Davalı işveren tarafından davacı hakkında çok sayıda tutanak tutulması, bir kısmında yazılı ihtar cezası verildiği anlaşılmış, davacının geçmişteki bu davranışlarının işveren tarafından aktin feshini gerektirecek ağırlıkta görülmediği sonucuna varılmış olup en son yazılı ihtar verildikten sonra başkaca olumsuz davranışta bulunmadığından artık fesih nedeni yapılamayacağı anlaşılmıştır. İşverence aynı eyleme hem disiplin cezası uygulanması hem de bu eylemin fesih gerekçesi yapılması mümkün değildir. Ölçülülük ve orantılılık ilkesi gereği davacının en son 18.03.2014 tarihli işe geç gelme eylemi hem disiplin cezasına hem de feshe gerekçe yapılamaz. Davalı işveren bu eyleme yazılı ihtar ile disiplin işlemi uyguladığına göre artık fesih nedeni olamayacağından yapılan davalı işveren feshinin geçerli nedene dayanmadığı anlaşılmakla davanın kabulüne karar verilmesi gerekirken hatalı değerlendirme ile hüküm kurulması isabetsizdir.
4857 sayılı İş Yasasının 20/3 maddesi uyarınca Dairemizce aşağıdaki şekilde karar verilmiştir.
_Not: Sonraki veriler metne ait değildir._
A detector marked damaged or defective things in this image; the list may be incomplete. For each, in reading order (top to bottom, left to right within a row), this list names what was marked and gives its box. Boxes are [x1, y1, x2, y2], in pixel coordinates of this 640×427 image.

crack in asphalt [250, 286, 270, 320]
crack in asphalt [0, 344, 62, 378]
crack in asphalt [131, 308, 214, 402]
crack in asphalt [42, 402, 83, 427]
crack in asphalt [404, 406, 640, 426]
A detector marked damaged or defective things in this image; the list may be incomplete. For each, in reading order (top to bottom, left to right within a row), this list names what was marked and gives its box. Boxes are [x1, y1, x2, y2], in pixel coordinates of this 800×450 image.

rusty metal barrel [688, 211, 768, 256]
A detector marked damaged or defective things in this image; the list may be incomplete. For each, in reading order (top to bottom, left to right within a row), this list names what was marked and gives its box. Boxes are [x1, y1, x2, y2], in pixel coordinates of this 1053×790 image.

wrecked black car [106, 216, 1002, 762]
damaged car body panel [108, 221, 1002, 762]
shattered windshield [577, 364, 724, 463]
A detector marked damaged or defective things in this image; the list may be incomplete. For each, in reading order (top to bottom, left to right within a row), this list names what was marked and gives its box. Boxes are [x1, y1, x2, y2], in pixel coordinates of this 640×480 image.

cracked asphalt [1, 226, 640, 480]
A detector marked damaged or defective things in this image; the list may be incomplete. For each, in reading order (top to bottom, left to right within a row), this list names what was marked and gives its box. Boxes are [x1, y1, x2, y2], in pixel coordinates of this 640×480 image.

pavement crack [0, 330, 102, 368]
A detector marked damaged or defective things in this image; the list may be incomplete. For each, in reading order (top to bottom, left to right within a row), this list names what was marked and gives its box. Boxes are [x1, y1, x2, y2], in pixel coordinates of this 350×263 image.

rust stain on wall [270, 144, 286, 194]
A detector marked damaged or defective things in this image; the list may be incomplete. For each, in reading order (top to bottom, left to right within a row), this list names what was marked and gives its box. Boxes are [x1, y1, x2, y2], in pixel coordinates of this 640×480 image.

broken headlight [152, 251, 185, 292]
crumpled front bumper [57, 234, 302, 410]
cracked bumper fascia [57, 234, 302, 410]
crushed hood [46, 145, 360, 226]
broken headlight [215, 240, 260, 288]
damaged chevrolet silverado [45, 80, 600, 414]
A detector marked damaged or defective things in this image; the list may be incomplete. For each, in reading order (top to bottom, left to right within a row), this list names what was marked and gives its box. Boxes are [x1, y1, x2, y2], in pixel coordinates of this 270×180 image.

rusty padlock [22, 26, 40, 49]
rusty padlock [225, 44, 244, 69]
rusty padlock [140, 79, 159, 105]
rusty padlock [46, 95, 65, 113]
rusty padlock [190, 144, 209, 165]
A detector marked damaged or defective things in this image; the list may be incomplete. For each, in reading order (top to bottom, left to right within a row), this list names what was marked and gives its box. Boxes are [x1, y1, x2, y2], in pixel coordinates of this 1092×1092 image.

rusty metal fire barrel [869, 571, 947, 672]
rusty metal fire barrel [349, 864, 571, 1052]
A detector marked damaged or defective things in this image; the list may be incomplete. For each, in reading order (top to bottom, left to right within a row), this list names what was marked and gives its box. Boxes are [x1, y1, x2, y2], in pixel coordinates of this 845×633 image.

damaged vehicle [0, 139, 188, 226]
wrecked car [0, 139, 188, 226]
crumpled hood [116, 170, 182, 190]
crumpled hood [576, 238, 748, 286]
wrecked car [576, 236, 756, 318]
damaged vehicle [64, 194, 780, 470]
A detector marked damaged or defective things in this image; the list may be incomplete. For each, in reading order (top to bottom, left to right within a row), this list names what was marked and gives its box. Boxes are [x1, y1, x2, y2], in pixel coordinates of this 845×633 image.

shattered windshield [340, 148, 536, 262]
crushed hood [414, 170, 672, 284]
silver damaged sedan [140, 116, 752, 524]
HÜKÜM: Yukarda açıklanan gerekçe ile;
1.Mahkemenin kararının BOZULARAK ORTADAN KALDIRILMASINA,
2.Davalı tarafından gerçekleştirilen feshin GEÇERSİZLİĞİNE ve davacının adı geçen işverenin işyerine İŞE İADESİNE,
3.Davacının yasal süre içinde başvurusuna rağmen davalı işverence süresi içinde işe başlatılmaması halinde ödenmesi gereken tazminat miktarının davacının kıdemi, fesih nedeni dikkate alınarak takdiren davacının 4 aylık brüt ücreti tutarında BELİRLENMESİNE,
4.Davacı işçinin işe iadesi için davalı işverene süresi içinde müracaatı halinde hak kazanılacak olan ve kararın kesinleşmesine kadar en çok 4 aya kadar ücret ve diğer haklarının davalıdan tahsilinin GEREKTİĞİNE,
5. Alınması gereken 27,70 TL harçtan peşin yatırılan 25,20 TL hacın mahsubu ile bakiye 2,50 TL harcın davalıdan alınarak hazineye gelir kaydına,
6.Davacının yapmış olduğu 140,75 TL yargılama giderinin davalıdan tahsili ile davacıya verilmesine, davalının yaptığı yargılama giderinin üzerinde bırakılmasına,
7.Karar tarihinde yürürlükte bulunan AAÜT"ne göre 1.500,00 TL avukatlık ücretinin davalıdan alınarak davacıya verilmesine,
8.Artan gider ve delil avansının ilgilisine iadesine,
9.Peşin alınan temyiz harcının isteği halinde davacıya iadesine, 16.06.2015 oybirliği ile KESİN olarak karar verildi.